Polveriera Milan: troppe incertezze e tante scommesse fallite

E’ una polveriera Milan. Difficile che, superata la fase emeregenziale sanitaria, i rossoneri abbiano davvero l’occasione di curare le proprie ferite. In pochi scommettono su risultati positivi per la squadra, né i tifosi né le agenzie di scommesse sportive come mostrato su questa pagina dove sono disponibili le quotazioni del club e del mondo dello sport nel suo complesso.

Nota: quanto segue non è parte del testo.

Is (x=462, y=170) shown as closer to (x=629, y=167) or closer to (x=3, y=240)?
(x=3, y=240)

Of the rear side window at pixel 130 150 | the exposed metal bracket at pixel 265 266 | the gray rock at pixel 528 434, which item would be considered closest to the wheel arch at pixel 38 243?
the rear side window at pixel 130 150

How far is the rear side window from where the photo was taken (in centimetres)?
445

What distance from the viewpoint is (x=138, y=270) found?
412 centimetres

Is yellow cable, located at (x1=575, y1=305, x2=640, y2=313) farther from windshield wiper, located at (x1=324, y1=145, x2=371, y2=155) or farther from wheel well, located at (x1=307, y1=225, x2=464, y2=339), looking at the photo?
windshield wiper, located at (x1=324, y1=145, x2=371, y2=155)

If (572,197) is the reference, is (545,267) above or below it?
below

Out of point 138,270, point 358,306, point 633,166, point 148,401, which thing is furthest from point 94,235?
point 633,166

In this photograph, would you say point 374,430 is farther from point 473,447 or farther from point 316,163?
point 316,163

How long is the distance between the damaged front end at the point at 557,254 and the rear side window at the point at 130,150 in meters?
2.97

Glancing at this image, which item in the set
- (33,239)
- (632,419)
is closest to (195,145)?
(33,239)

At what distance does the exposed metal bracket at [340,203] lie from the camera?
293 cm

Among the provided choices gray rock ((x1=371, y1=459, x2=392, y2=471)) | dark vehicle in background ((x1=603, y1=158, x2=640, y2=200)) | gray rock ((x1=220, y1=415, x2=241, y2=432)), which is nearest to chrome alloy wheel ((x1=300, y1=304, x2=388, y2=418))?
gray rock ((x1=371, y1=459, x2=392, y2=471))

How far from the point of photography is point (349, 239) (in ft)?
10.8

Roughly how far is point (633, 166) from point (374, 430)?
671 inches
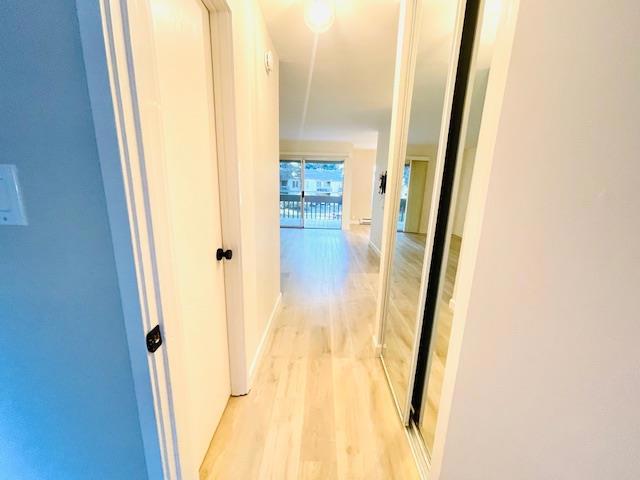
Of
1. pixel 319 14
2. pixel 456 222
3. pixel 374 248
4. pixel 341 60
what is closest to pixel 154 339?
pixel 456 222

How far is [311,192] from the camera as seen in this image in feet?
28.1

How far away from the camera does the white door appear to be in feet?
2.43

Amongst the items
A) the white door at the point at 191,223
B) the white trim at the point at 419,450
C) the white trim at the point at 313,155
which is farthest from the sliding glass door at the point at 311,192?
the white trim at the point at 419,450

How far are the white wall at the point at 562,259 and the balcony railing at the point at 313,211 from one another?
677 cm

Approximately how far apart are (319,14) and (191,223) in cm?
160

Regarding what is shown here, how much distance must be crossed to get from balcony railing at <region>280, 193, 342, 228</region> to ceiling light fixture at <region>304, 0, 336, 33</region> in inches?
225

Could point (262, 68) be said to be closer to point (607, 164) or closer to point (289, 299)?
point (607, 164)

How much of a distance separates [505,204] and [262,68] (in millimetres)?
1764

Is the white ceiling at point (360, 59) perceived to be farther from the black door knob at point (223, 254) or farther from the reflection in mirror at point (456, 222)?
the black door knob at point (223, 254)

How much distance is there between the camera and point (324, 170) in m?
8.23

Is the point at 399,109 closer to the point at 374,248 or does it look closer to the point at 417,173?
the point at 417,173

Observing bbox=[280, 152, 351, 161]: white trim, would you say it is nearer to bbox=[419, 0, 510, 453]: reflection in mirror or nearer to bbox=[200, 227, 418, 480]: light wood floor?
bbox=[200, 227, 418, 480]: light wood floor

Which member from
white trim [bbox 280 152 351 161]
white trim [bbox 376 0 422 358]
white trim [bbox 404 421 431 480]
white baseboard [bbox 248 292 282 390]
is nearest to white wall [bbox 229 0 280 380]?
white baseboard [bbox 248 292 282 390]

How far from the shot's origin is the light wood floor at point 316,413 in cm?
119
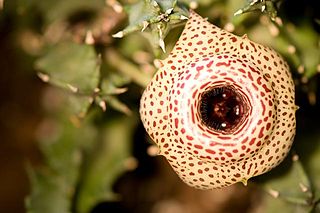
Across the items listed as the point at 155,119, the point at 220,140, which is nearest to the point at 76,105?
the point at 155,119

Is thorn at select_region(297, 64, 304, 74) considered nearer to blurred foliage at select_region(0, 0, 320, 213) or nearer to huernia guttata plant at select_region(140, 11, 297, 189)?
blurred foliage at select_region(0, 0, 320, 213)

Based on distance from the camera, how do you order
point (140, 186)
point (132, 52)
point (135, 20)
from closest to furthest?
point (135, 20) < point (132, 52) < point (140, 186)

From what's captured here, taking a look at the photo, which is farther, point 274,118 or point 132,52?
point 132,52

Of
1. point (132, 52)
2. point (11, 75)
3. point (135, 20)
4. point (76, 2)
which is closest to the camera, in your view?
point (135, 20)

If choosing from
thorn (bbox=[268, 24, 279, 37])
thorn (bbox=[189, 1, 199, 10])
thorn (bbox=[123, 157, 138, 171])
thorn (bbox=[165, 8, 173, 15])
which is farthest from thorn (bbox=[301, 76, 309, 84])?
thorn (bbox=[123, 157, 138, 171])

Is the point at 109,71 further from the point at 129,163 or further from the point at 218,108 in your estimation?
the point at 218,108

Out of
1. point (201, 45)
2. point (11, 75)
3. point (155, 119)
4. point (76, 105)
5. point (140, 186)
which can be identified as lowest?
point (140, 186)

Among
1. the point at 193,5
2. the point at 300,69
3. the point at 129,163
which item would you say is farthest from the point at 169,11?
the point at 129,163

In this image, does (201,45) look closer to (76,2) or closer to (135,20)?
(135,20)
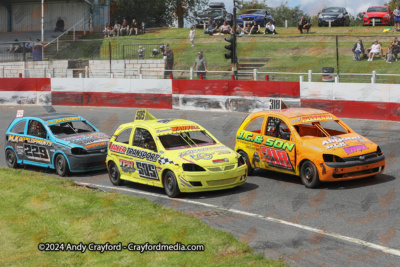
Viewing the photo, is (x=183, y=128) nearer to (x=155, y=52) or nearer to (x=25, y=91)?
(x=25, y=91)

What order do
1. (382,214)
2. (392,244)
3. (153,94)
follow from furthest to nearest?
(153,94), (382,214), (392,244)

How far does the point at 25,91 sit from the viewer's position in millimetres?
30078

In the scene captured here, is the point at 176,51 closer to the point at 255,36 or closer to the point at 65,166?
the point at 255,36

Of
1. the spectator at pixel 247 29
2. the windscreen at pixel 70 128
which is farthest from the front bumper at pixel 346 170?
the spectator at pixel 247 29

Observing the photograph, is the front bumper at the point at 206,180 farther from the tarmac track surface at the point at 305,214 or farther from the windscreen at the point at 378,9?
the windscreen at the point at 378,9

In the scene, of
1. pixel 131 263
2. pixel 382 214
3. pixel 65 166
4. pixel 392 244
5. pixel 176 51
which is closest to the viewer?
pixel 131 263

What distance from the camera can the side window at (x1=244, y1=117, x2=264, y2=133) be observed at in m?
13.3

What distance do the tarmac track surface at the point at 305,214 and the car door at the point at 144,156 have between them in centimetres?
32

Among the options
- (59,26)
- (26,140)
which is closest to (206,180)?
(26,140)

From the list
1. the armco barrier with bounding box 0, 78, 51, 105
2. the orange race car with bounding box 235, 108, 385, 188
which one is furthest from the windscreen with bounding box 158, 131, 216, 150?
the armco barrier with bounding box 0, 78, 51, 105

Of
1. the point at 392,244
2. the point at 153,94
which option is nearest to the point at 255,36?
the point at 153,94

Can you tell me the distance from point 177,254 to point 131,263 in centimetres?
60

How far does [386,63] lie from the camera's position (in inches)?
1094

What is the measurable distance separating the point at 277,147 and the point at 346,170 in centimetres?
172
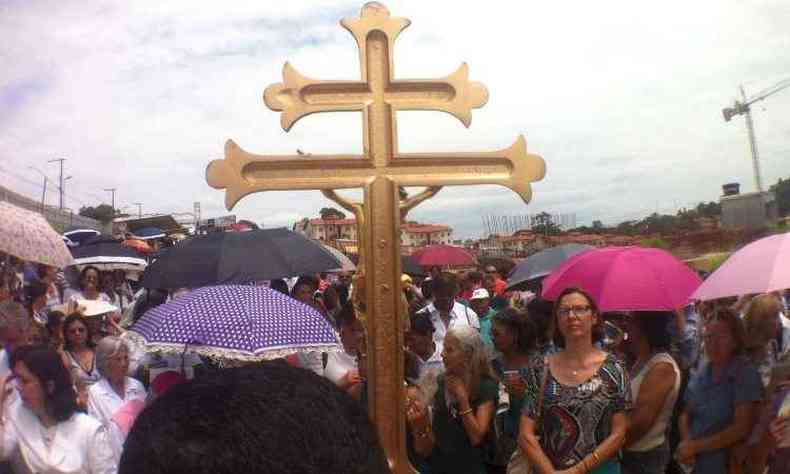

I commentatori sportivi non vogliono illudere i tifosi con false speranze. Sono state troppe le promesse di comodo in questi ultimi anni, tantissime le scommesse fallite e altrettante le incertezze. Il punto di domanda più grande è il futuro di Ibrahimovic, arrivato a Milano come uomo provvidenza. Lo svedese ha fiutato l’aria pesante che si respira in casa del Diavolo. Dopo l’addio di Boban il futuro di Ibra non potrà più essere al Milan. Ad ottobre spegnerà 39 candeline e ha tanti altri interessi extracalcistici. Non soltanto chiuderà con il Milan, se e quando si concluderà la stagione, ma dirà addio al calcio. Avrà la coscienza tranquilla perché i suoi tempi supplementari con il Milan sono stati l’ultimo regalo per i tifosi. Quasi un atto di amore per l’unica squadra dalla quale non sarebbe mai andato via.

Ibrahimovic ha capito che la squadra è da ricostruire in ogni reparto. Non sono più i tempi di Berlusconi. Lo scarso feeling con Gazidis non facilita la prosecuzione del rapporto. Lo svedese non ha più alcuno stimolo per continuare a fare sacrifici, senza speranze di vincere qualcosa. Un eventuale quarto posto alla fine della prossima stagione gli garantirebbe soltanto la partecipazione alla Champions League a 40 anni, ma a tutto c’è un limite.

Niente Milan e niente calcio. Anche Maldini valuta l’addio ai rossoneri. L’ex bandiera milanista già stava per lasciare un’estate fa ed è rimasto solo quando ha potuto contare sulla collaborazione di Boban, per amicizia e lealtà nei suoi confronti. Ora non ha più motivi per andare avanti. Certamente ha sbagliato ad affidare la squadra a Giampaolo, ma lo ha fatto in buona fede. Ora senza Boban anche il suo destino è segnato.

Sarà un Milan all’insegna degli addii. Anche Pioli, incolpevole di questa fase, non ci sarà. Sembra costretto a raggiungere un posto in Europa o a vincere la Coppa Italia per guadagnarsi la conferma ma potrebbe non bastare. Pioli però è cosciente che ci vorrebbe un miracolo in quanto ha ereditato una squadra in emergenza e sta lavorando in condizioni estreme. Il mister ha già capito che a fine anno saluterà. Ennesima rivoluzione quindi nella polveriera Milan. Ma basterà?